- Siavi Location within Iran
- Coordinates: 37°21′29″N 49°24′28″E﻿ / ﻿37.35806°N 49.40778°E
- Country: Iran
- Province: Gilan
- County: Sowme'eh Sara
- District: Tulem
- Rural District: Hend Khaleh

Population (2016)
- • Total: 92
- Time zone: UTC+3:30 (IRST)

= Siavi =

Village in Gilan province, Iran

Siavi (سياوي) (Note: Also romanized as Sīāvī) is a village in Hend Khaleh Rural District of Tulem District in Sowme'eh Sara County, Gilan province, Iran.

==Demographics==
===Population===
At the time of the 2006 National Census, the village's population was 138 in 36 households. The following census in 2011 counted 79 people in 26 households. The 2016 census measured the population of the village as 92 people in 29 households.

==Overview==

It is a small region of one of the earliest ethnic Pashtuns in Iran, thought to have originated from southern Afghanistan hundreds of years ago but have been able to keep their linguistic and cultural identity intact. Also, there is a village in Khyber Pakhtunkhwa province of Pakistan, in Nizampur region of Nowshera District by the same name, where many of the members of the Siavi clan from Iran have permanently settled dating back multiple generations.

The Siavi clan is probably the oldest native Pashto-speaking clan of Iran. Although the history of their arrival in Iran is not very clear, they most likely migrated from southern regions of what is now Afghanistan.
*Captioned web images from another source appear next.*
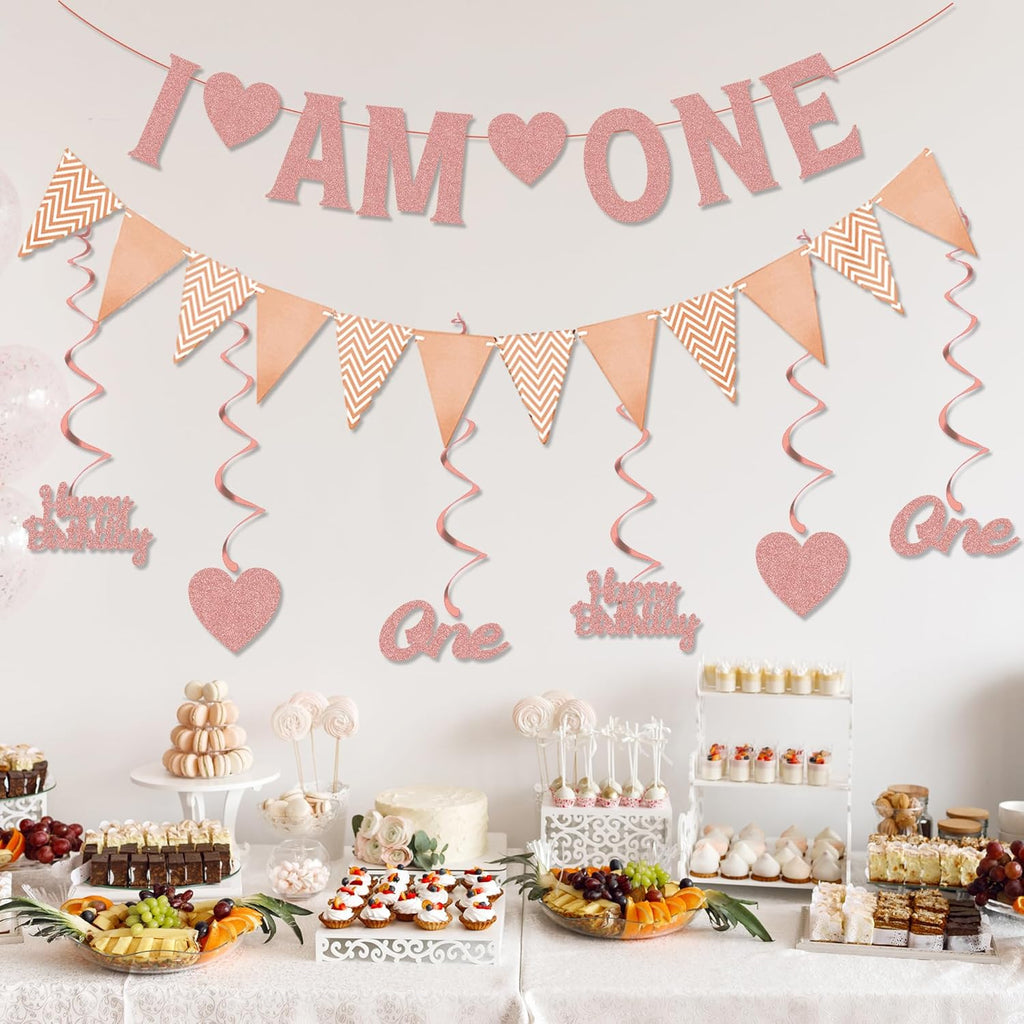 Happy 1St Birthday Decorations Banner - Rose Gold First Birthday Banners Bunting Set for Girls, Glitter Letter One and Heart Swirl Hanging for Baby One Happy Birthday Party Supplies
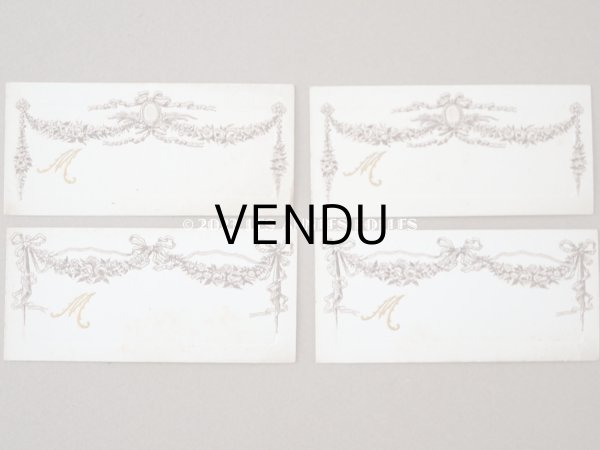 画像5: 未使用 アンティーク ウェディングのネームカード  20枚セット 薔薇＆リボンのガーランド ルイ16世スタイル  (5)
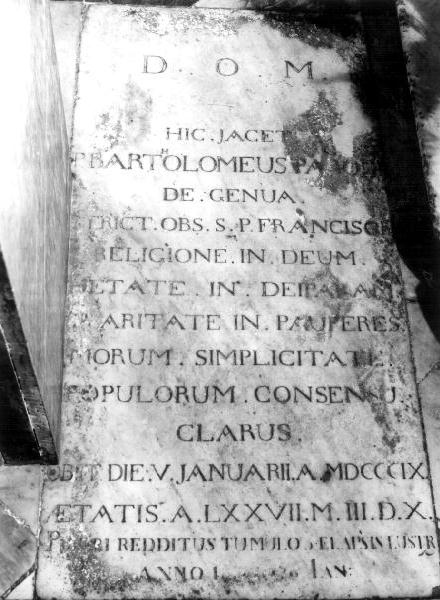 lapide, opera isolata - bottega ligure (sec. XIX)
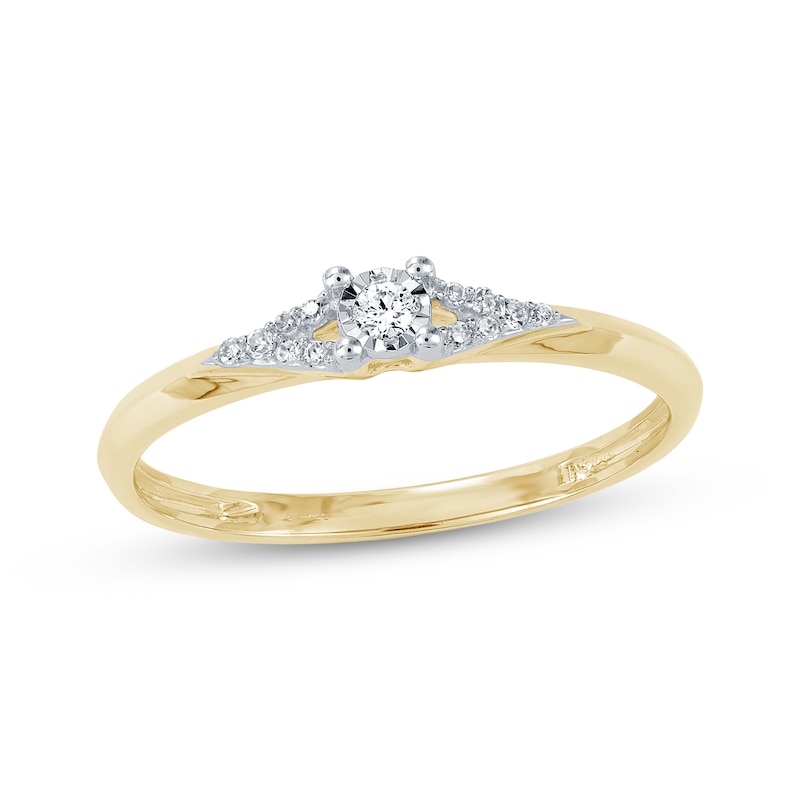 Round-Cut Diamond Chevron Sides Promise Ring 1/20 ct tw 10K Yellow Gold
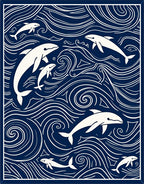 Navy White Dolphin Ocean Swirls Rug
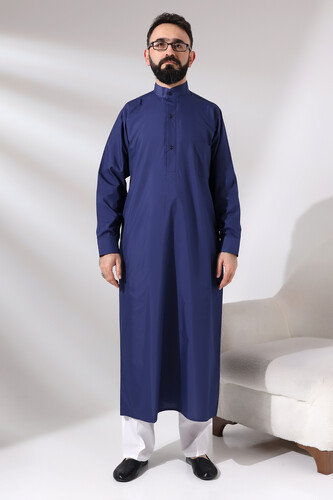 Men's Navy Blue Plane Hajj and Umrah Clothing Tall Dagron Fabric Fistan - 1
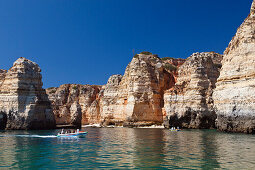 Rocky coast of the Algarve near Lagos, Atlantic Coast, Portugal, Europe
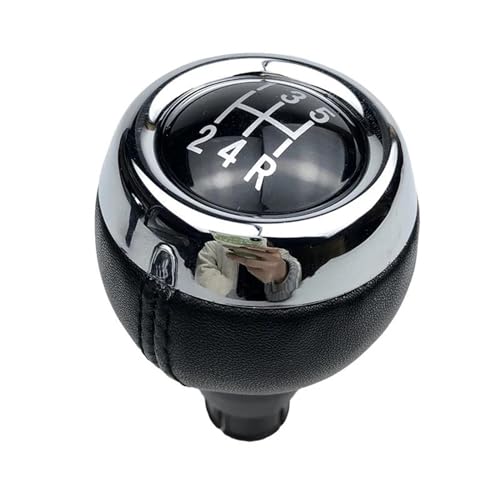 YTREAMC 5 6 Gang Auto Leder Schaltknauf Hebel Schaltknauf Kopf Für Mini Cooper(R12345 Black) von YTREAMC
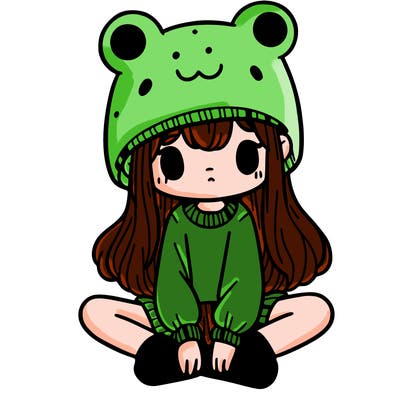a girl wearing a frog hat and some frog socks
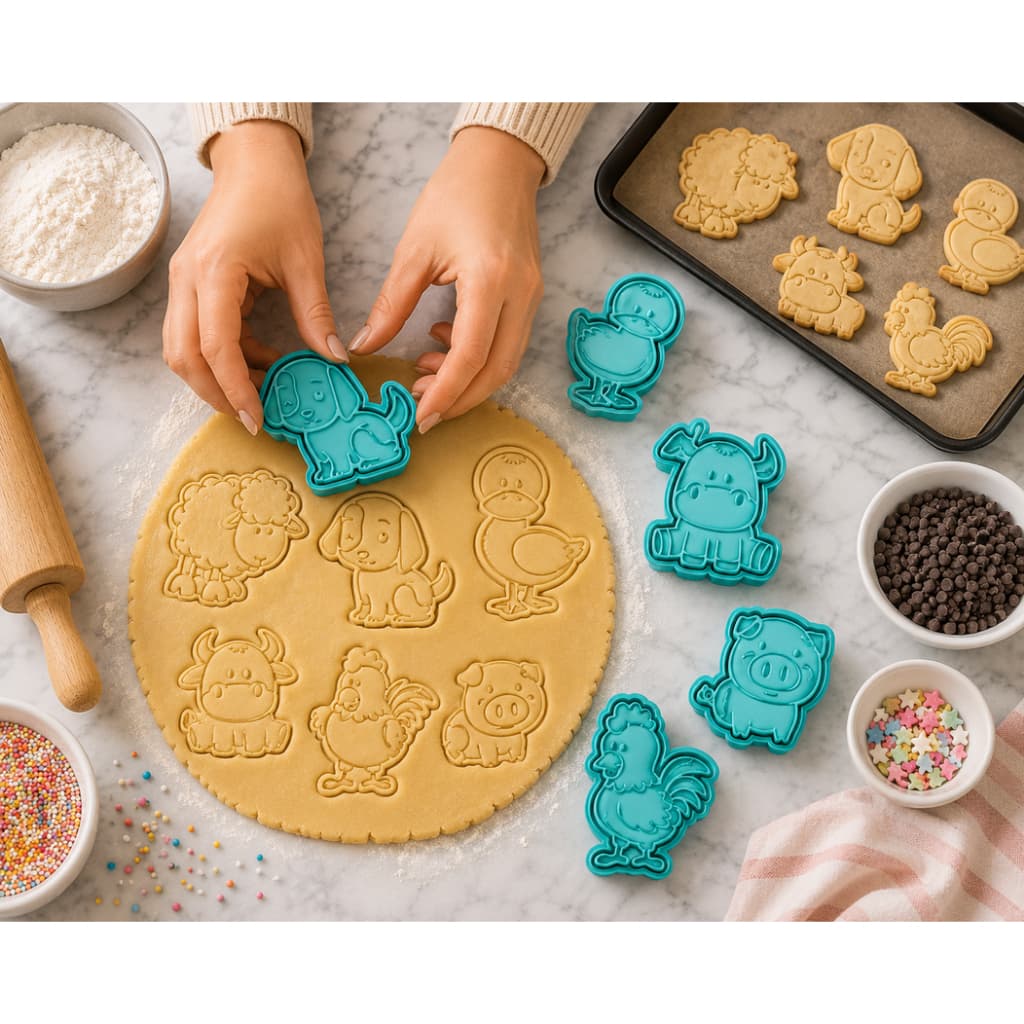 Kit com 6 Cortadores Fazendinha | Biscoitos | Cookies | Pasta Americana | Massinha de Modelar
Currently mainly in Khyber Pakhtunkhwa province in Pakistan, many of the clan members have settled in the Nizampur area of Nowshera District. Their population is estimated to be around 1,000. As was the case with their settled era over many centuries in Iran, over many centuries of settlement in mainly Khattak-dominated areas, they have maintained their separate identity although often, culturally and linguistically, they identify with the Khattak tribe of Pashtuns, likely due to intermarriage and sociocultural similarities.